HAZEM BADER/AFP via Getty Images
June 18, 2021
The office of Prime Minister Naftali Bennett issued a joint statement June 18 with the Ministry of Health saying Israel plans to soon transfer some 1 million Pfizer coronavirus vaccine doses to the Palestinians.
The statement said Israel would transfer doses that are about to expire, and that in exchange, in September and October, Israel would receive shipments of Pfizer vaccines that were originally meant to go to the Palestinians. “The plan was approved
based on the fact that Israel’s current vaccine stockpile is sufficient for its current needs,” the statement said.
Shortly after the statement, the Israel Defense Forces unit responsible for liaison with the Palestinians published a short video
, showing boxes of vaccines being transferred to Palestinian hands. The post further said that 100,000 doses were transferred June 18 to the Palestinian Health Ministry, as part of the agreement reached between both sides.
The move was agreed upon June 17 during a meeting of new Israeli Health Minister Nitzan Horowitz with senior Health Ministry officials and other official representatives. It comes after Israel faced intense criticism from rights groups at home and internationally and from medical professionals for its failure to significantly assist the Palestinians in the battle against the coronavirus.
Faced with this criticism, the Netanyahu government had agreed in principle to assist the Palestinians with their vaccination campaign, but in reality, only a relatively limited number of doses were transferred to the Palestinian Authority. In all, only 260,000 people have received their two COVID-19 doses in the West Bank and Gaza Strip, compared with over 5 million in Israel.
Israel did assist in the vaccination of Palestinian workers
working in Israel in the framework of a coordinated campaign carried out at West Bank crossing points. It also transferred some doses to help vaccinate health workers. Still, it did not assist in massive West Bank and Gaza vaccination campaigns Israeli health professionals were pushing for. On May 6, Health Ministry Director General Chezy Levy urged
Israeli decision-makers to help vaccinate the Palestinians. “We need to help the Palestinians and quickly assist their vaccination program because it can affect the morbidity here among us. We have to give or sell the stockpiles of vaccines that we have, or help them find vaccines. As soon as a [government] decision is made, we will do so quickly.”
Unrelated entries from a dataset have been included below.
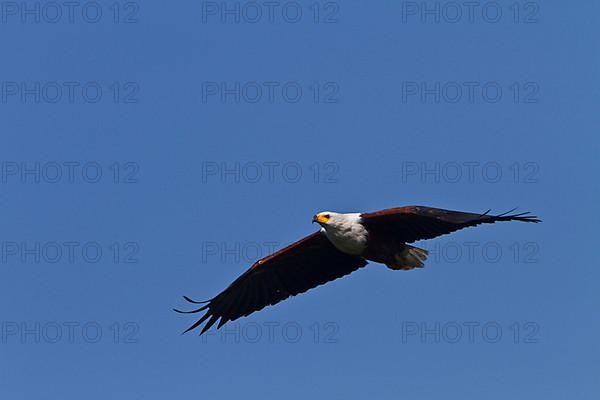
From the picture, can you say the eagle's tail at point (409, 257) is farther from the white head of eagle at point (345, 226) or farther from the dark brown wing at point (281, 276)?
the dark brown wing at point (281, 276)

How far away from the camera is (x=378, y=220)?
62.1 ft

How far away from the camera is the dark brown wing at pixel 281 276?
20.2 metres

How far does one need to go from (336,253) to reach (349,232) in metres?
1.31

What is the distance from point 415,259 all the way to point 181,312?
362cm

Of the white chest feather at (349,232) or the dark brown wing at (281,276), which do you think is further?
the dark brown wing at (281,276)

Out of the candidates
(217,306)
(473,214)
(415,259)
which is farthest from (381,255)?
(217,306)

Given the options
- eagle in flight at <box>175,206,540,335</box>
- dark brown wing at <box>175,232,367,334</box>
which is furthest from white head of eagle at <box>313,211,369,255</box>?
dark brown wing at <box>175,232,367,334</box>

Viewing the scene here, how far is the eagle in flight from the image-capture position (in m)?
18.6

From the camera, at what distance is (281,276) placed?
20.6 metres

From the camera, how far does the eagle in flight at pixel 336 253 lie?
1862 cm

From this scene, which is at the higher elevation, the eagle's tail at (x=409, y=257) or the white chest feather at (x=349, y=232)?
the white chest feather at (x=349, y=232)

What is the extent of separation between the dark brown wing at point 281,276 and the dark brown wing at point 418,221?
3.69 ft

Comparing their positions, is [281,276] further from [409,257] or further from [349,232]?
[409,257]

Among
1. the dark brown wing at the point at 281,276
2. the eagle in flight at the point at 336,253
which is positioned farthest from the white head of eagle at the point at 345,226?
the dark brown wing at the point at 281,276
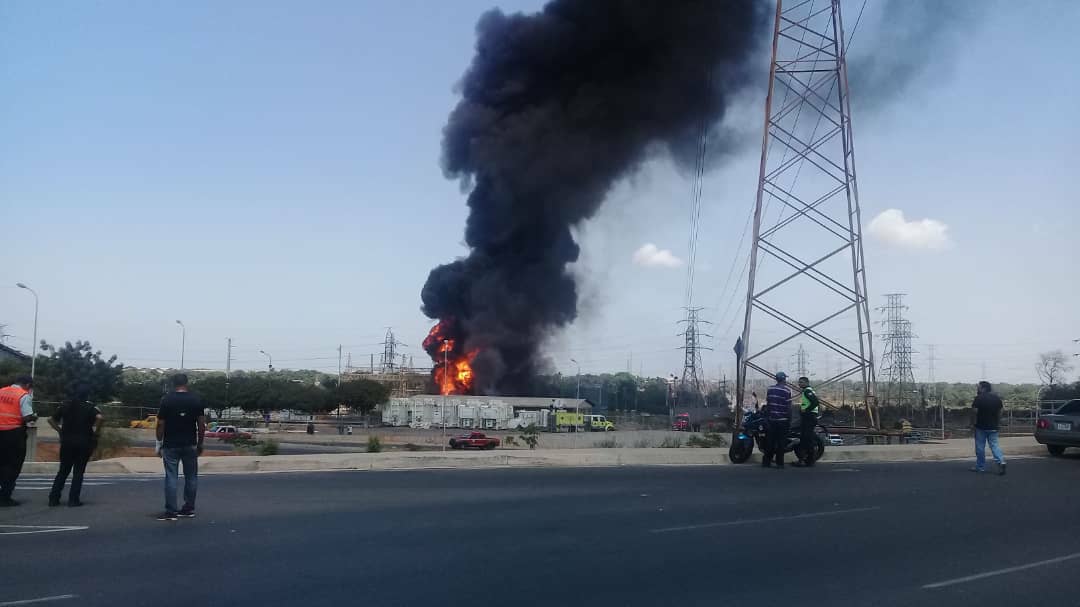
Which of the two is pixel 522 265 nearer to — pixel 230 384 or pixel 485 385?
pixel 485 385

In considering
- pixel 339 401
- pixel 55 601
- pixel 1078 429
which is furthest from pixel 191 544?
pixel 339 401

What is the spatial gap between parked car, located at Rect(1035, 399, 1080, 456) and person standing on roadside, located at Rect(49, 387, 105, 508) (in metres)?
16.4

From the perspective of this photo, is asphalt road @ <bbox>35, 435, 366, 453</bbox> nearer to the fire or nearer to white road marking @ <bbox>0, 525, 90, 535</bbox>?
white road marking @ <bbox>0, 525, 90, 535</bbox>

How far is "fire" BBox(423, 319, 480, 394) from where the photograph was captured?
→ 202 feet

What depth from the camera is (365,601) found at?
590cm

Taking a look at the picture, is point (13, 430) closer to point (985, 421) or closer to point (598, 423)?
point (985, 421)

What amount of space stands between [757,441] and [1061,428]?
6.51 m

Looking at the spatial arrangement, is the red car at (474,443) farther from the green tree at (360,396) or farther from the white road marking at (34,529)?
the green tree at (360,396)

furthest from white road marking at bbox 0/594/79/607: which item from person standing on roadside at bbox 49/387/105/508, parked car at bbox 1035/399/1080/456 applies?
parked car at bbox 1035/399/1080/456

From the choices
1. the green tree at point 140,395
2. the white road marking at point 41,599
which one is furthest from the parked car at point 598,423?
the white road marking at point 41,599

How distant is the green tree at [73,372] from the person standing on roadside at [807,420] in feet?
128

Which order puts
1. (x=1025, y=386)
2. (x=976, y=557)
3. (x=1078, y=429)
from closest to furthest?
(x=976, y=557) < (x=1078, y=429) < (x=1025, y=386)

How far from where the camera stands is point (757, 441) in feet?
50.3

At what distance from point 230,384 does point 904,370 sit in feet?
176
Reports in the Israeli media said the Biden administration had been pressuring Israel for the past few months to transfer vaccine doses to the Palestinians. But in order for that to happen, the government needed recommendations by the relevant bodies, including legal opinions in favor of such a move.
In February, the Israeli press reported on an initiative by the Netanyahu government to donate 1,000 to 5,000 vaccine doses to some 19 countries seen as friendly to Israel. At the time, Defense Minister Benny Gantz criticized the initiative
and demanded that the Security Cabinet be convened for deliberations on the matter before such a decision was made. “This is not the first time
that significant security and diplomatic decisions are made behind the back of the relevant officials, with possible harm to the security of the state, foreign relations and rule of law,” Gantz said.
The Palestinian Health Ministry said June 18 that it had refused, on June 17, a condition set by Israel not to transfer some of the doses to Gaza. The ministry said Israel had withdrawn this condition June 18, which was how an agreement was finally reached.